One example of an unsuccessful program, funded during President Obama’s first term, was a $5 billion expenditure, allotted through federally funded Green Energy Initiative, to have car manufacturers produce one million electric cars by 2015. So far, about 31,000 electric battery operated cars were produced in 2012. Their high sale price and lack of interest from the buying public kept them from being successful in the marketplace.
In recent years, the Social Security Administration mistakenly paid nearly $100 million to dead people, by using outdated mailing lists, according to the Social Security inspector general’s report.

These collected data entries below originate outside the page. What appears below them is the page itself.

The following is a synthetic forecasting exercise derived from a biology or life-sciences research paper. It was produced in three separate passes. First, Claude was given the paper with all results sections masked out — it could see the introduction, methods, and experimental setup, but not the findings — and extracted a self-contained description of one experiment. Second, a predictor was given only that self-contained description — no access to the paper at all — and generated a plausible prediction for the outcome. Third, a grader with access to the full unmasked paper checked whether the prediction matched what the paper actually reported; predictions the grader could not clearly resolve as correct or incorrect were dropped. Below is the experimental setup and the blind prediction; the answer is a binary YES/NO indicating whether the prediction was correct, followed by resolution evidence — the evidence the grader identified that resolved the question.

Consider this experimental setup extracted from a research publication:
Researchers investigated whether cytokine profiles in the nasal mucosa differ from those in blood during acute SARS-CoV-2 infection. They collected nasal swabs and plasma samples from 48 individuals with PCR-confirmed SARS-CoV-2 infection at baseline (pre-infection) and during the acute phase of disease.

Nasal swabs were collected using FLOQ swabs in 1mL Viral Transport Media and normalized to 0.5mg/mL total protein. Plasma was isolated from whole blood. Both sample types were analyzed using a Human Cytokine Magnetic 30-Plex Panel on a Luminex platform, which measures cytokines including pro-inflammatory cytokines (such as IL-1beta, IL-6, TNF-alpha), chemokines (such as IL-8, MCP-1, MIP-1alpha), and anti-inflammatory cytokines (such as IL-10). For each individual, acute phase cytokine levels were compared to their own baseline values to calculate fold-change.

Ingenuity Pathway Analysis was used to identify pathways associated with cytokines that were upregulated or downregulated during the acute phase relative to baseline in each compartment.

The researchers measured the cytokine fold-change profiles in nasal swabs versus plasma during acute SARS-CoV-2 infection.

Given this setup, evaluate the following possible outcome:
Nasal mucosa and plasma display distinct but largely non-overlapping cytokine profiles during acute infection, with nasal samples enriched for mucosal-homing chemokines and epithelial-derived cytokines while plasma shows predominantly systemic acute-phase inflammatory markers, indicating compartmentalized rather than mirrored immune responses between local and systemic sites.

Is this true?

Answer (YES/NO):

The ongoing problem has not been fully corrected.
Another example of wasted money by the federal government is the $550 million grant given to Solyndra, the solar panel manufacturing company that went bankrupt after receiving government funds.
Billions of taxpayer dollars continue to be spent on wasteful pet projects that benefited constituents of politicians, in return for political support in the form of votes. And some non-political uses of federal dollars raise questions, too, such as a $325,000 grant by the National Science Foundation to develop a robotic squirrel, to test how squirrels and rattlesnakes interact, according to a report issued by the office of Sen. Tom Coburn, R-Okla.
Another example of wasteful spending is how the government spends money on its own personnel. In 2008 and 2009 alone, the Department of Justice spent $121 million to host or participate in 1,832 conferences. Some of these conferences may have been important and of some value, but anyone who has ever gone to federal conferences knows that a lot of people who are not essential still get time off to attend those events and have their expenses paid. Guess who pays for this: We do, through our tax dollars.
There is a wonderful old saying, “Waste not, want not.” In order to reduce our deficit, we have to eliminate waste, by getting rid of unnecessary programs and carefully monitoring the expenses of even good programs.
We face dire consequences, if we don’t.
— Bernard Featherman is a business columnist for the Journal Tribune and former president of the Biddeford-Saco Chamber of Commerce.